Saylor Berkata 'Jangan Jual Bitcoin Anda', Saat LiquidChain Menyatukan Likuiditas untuk Utilitas

bitcoinistDipublikasikan tanggal 2026-02-03Terakhir diperbarui pada 2026-02-03

Abstrak

Michael Saylor menekankan bahwa Bitcoin bukan untuk dijual, melainkan 'energi ekonomi' yang harus dipegang jangka panjang. Namun, filosofi 'Diamond Hand' ini menciptakan inefisiensi modal, di mana aset terperangkap tanpa menghasilkan hasil. LiquidChain ($LIQUID) hadir sebagai solusi dengan menyatukan likuiditas dari Bitcoin, Ethereum, dan Solana dalam satu lapisan eksekusi L3. Protokol ini memungkinkan penggunaan aset lintas rantai tanpa perlu menjualnya, mengurangi kompleksitas dan risiko. Melalui Liquidity Staking, pengguna dapat menghasilkan imbal hasil tanpa melepas aset mereka. Dengan token $LIQUID yang berfungsi sebagai bahan bakar transaksi dan tata kelola, protokol ini bertujuan meningkatkan efisiensi modal dan mendukung ekosistem DeFi yang terhubung.

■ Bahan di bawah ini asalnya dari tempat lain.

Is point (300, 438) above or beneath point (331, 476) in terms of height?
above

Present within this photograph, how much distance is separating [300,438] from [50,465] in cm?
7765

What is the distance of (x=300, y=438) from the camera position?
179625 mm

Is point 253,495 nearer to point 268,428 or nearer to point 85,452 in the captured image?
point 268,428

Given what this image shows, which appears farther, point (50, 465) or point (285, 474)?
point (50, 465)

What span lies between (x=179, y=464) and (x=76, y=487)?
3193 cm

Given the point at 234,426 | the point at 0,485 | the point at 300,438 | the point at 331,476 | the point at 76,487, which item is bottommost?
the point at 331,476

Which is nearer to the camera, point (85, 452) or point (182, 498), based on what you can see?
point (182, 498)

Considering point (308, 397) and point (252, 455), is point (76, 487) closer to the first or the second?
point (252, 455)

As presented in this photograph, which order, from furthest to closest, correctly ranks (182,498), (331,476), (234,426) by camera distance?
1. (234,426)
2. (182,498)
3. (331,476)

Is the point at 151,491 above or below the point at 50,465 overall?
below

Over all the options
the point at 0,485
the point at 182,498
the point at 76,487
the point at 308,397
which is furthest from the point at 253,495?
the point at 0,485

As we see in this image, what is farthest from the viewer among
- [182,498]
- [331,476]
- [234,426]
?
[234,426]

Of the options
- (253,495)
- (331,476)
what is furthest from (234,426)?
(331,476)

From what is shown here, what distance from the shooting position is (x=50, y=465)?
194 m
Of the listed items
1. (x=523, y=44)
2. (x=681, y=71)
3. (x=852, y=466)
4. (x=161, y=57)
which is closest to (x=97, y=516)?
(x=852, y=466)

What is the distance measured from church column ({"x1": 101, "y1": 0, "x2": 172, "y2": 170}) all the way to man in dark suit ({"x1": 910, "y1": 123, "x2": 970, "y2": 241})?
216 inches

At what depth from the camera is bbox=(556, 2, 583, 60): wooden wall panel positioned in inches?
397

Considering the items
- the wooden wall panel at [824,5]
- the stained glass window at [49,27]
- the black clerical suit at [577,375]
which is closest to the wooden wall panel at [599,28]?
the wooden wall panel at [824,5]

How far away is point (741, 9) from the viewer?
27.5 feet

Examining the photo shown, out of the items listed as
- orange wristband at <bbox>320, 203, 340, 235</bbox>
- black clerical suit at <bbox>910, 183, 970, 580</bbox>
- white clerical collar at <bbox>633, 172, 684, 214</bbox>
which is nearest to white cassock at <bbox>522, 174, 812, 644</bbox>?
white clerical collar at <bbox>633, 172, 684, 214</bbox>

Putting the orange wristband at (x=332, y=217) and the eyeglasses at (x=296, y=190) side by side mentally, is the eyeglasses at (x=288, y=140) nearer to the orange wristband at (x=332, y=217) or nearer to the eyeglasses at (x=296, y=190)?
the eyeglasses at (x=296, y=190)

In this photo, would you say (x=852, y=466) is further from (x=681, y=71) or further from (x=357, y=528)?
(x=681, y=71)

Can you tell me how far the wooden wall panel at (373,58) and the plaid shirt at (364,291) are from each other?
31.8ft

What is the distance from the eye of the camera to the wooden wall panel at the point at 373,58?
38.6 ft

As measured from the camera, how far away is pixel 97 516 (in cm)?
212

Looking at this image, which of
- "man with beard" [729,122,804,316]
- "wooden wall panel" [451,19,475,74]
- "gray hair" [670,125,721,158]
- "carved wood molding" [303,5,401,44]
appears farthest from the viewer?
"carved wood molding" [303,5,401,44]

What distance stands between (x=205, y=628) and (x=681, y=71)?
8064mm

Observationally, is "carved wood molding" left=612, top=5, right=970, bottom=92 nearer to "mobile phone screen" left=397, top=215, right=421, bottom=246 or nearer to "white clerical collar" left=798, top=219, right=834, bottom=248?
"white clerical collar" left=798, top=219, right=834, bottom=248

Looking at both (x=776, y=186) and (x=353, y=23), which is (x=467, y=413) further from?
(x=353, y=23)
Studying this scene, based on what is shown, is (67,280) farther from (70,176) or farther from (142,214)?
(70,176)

Michael Saylor mengatakan bahwa Bitcoin bukanlah mata uang untuk dibelanjakan, melainkan 'energi ekonomi' yang dimaksudkan untuk dilestarikan selama 100 tahun.

Tesis ketua Strategy ini sederhana: Anda tidak menjual pemenang untuk membeli yang kalah. Meskipun filosofi 'Diamond Hand' ini telah menggeser Bitcoin dari mainan spekulatif menjadi aset cadangan treasury, hal ini menciptakan titik gesekan besar: inefisiensi modal.

Sementara Saylor menganjurkan untuk memegang tanpa batas waktu, ekosistem DeFi yang lebih luas kelaparan akan jaminan berkualitas tinggi. Saat ini, para trader dihadapkan pada pilihan biner: membiarkan Bitcoin berdebu dalam penyimpanan dingin, atau mempertaruhkannya dalam labirin jembatan, token wrapped, dan penjaga terpusat hanya untuk mengejar imbal hasil di Ethereum. (Terdengar familiar?)

Fragmentasi ini adalah hambatan dari siklus saat ini. Likuiditas terperangkap dalam silo, membuat perpindahan antar-chain menjadi lambat, mahal, dan berisiko secara teknis.
Kita melihat pergeseran dari 'penyimpan nilai' ke 'aset produktif.' Saat aliran kelembagaan stabil, frontier berikutnya bukan hanya memiliki crypto; tetapi menggunakannya di seluruh ekosistem tanpa menjual aset.

Permintaan ini mendorong infrastruktur Layer 3 (L3) yang dirancang untuk menghancurkan hambatan ini. Masuklah LiquidChain ($LIQUID), sebuah protokol yang merekayasa fusi likuiditas Bitcoin, Ethereum, dan Solana ke dalam satu lingkungan eksekusi.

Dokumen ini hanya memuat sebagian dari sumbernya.